Awwww–you were so cute. And the letter to Fluffy Bunny–priceless. I especially like your instruction–you can come in the usual way, and hide the eggs.
cutest lil’ thang! I was a sophmore in high school and was babysitting lilttle rug rats like you!
When you wrote your bunny letter, I had been married 5mos….a child bride at 21. Your handwriting is better than a lot of highschoolers in 2007! Sweet,
Oh my gosh, it’s almost exactly like our daughter’s notes to the E.B. now–she always gives him instructions on where the eggs are too! I’m so glad you kept this note–it’s great!
Hoppy Easter!
What a precious post, Laura. The note to the Easter bunny says it all – “I like a lot of candy on Easter.”
Sweet. Sweet.
Great post!
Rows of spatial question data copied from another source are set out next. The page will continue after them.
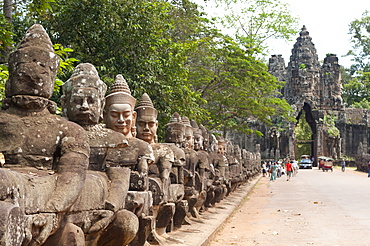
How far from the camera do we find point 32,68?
377 centimetres

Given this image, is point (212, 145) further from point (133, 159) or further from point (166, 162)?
point (133, 159)

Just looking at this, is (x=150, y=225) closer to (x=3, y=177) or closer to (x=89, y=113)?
(x=89, y=113)

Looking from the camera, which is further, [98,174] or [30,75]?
[98,174]

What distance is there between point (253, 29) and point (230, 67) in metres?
9.39

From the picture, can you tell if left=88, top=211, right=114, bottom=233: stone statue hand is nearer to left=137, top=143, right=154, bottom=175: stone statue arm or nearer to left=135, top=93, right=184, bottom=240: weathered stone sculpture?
left=137, top=143, right=154, bottom=175: stone statue arm

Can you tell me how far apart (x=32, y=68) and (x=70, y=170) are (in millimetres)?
858

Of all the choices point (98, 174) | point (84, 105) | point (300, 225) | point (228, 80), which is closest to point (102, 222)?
point (98, 174)

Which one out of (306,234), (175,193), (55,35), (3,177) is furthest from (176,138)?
(55,35)

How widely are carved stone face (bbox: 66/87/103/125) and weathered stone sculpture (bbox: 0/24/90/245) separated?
731 mm

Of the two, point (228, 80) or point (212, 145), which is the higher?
point (228, 80)

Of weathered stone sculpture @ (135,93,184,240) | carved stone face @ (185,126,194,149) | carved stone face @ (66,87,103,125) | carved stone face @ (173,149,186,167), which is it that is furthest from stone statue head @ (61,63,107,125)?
carved stone face @ (185,126,194,149)

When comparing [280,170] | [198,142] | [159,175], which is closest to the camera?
[159,175]

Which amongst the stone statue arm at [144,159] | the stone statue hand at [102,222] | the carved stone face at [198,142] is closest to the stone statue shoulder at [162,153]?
the stone statue arm at [144,159]

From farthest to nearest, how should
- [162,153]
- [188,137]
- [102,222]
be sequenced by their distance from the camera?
[188,137], [162,153], [102,222]
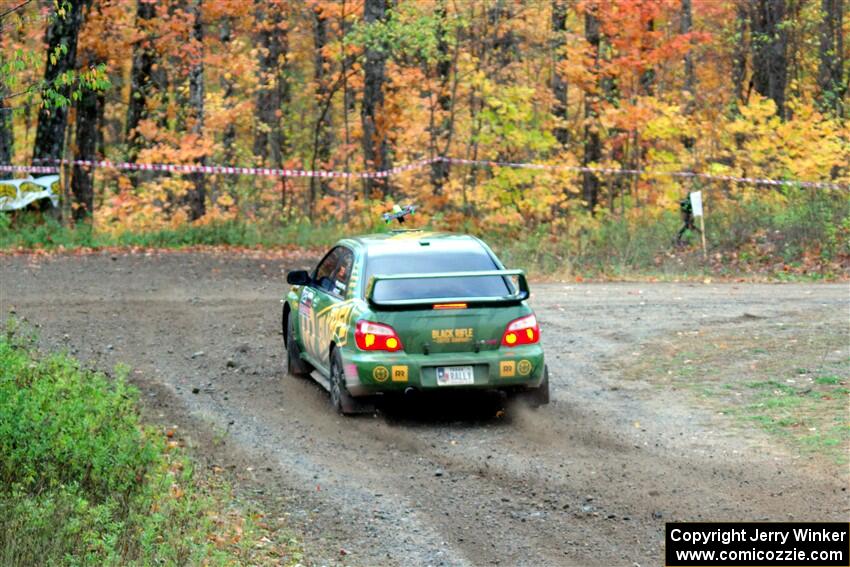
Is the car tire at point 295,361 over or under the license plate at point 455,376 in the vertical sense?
under

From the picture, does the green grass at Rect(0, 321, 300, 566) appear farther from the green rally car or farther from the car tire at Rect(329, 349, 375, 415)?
the green rally car

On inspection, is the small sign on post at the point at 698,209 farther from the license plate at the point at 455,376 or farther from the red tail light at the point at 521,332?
the license plate at the point at 455,376

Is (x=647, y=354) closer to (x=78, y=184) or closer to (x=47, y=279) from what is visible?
(x=47, y=279)

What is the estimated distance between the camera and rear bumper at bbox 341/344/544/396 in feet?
39.0

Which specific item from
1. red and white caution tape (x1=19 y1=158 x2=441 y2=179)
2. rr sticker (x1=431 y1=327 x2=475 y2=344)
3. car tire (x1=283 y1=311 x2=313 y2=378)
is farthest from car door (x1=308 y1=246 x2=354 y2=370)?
red and white caution tape (x1=19 y1=158 x2=441 y2=179)

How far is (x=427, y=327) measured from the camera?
39.1 feet

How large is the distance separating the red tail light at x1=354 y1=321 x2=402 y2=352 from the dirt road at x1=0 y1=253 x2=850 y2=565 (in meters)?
0.75

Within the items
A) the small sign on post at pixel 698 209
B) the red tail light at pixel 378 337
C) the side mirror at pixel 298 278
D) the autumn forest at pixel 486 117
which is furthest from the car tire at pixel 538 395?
Answer: the autumn forest at pixel 486 117

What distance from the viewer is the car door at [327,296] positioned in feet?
42.5

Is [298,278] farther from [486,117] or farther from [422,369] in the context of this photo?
[486,117]

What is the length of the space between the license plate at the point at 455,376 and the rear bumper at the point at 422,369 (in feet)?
0.10

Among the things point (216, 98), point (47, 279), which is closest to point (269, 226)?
point (47, 279)

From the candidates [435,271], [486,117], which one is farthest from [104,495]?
[486,117]

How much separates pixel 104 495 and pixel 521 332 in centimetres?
454
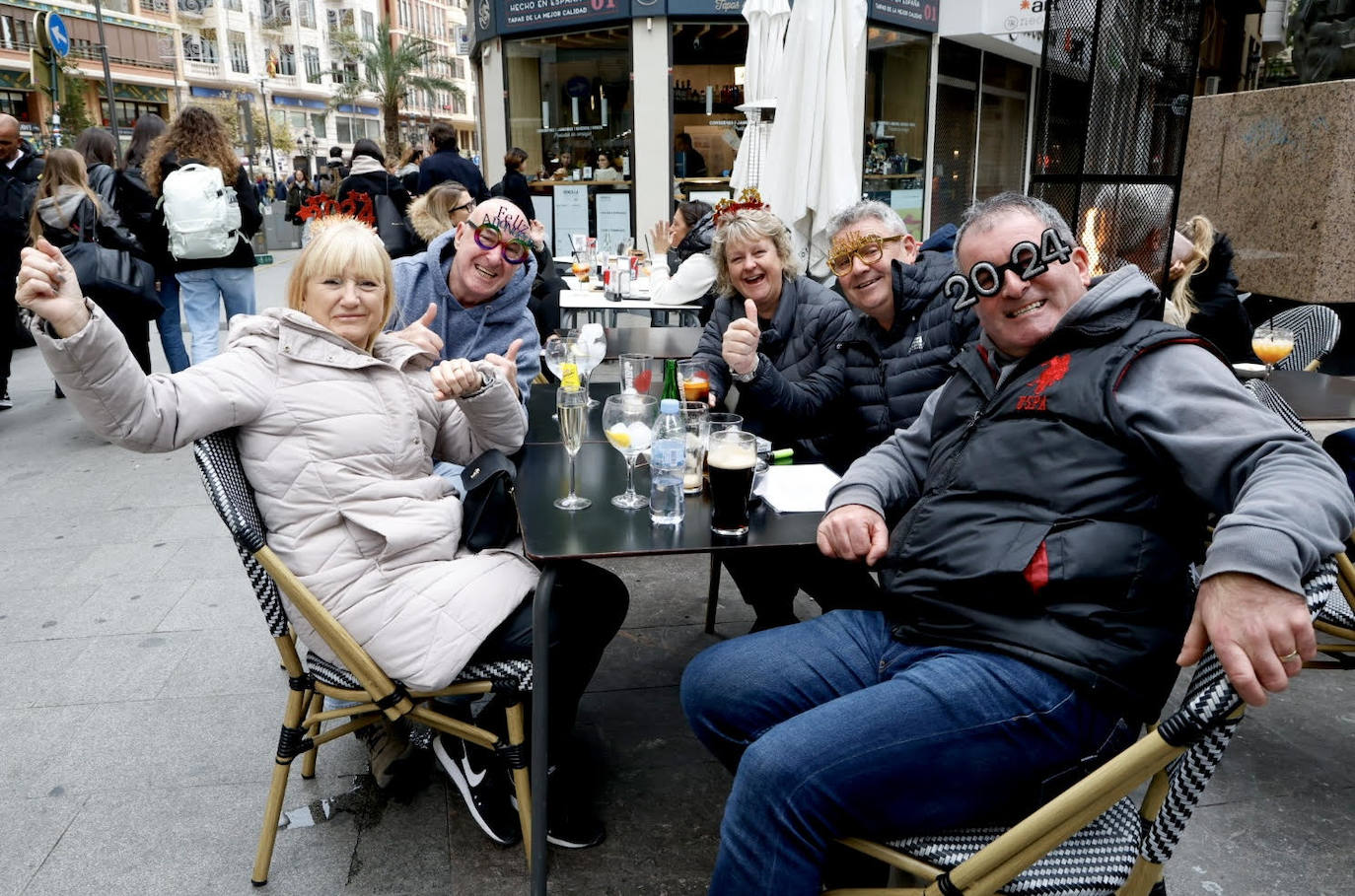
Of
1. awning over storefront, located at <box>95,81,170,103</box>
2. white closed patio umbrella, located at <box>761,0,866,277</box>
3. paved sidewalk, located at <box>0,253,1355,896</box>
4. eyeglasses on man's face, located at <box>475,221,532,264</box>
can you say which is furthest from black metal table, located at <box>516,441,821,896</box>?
awning over storefront, located at <box>95,81,170,103</box>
I remember finding a chocolate egg from our family egg hunt many months after Easter. Of course, I ate it.
Laura,
That note reminds me of all those times at Easter at home. We had the same Easter baskets, year after year and they were loaded with jelly-beans and large chocolate bunnies. I remember decorating the eggs. Brian always made a brownish-greenish-blueish ugly egg. Always. How did he do that every year ? Must be that “kicker-mickel” thing.
I am glad to see that you managed to save a jewel amongst the piles of things to be cleaned out and disposed of. I tried to keep a few of those things that Mom meticulously put away. Nice glimpse into the simplicity of childhood.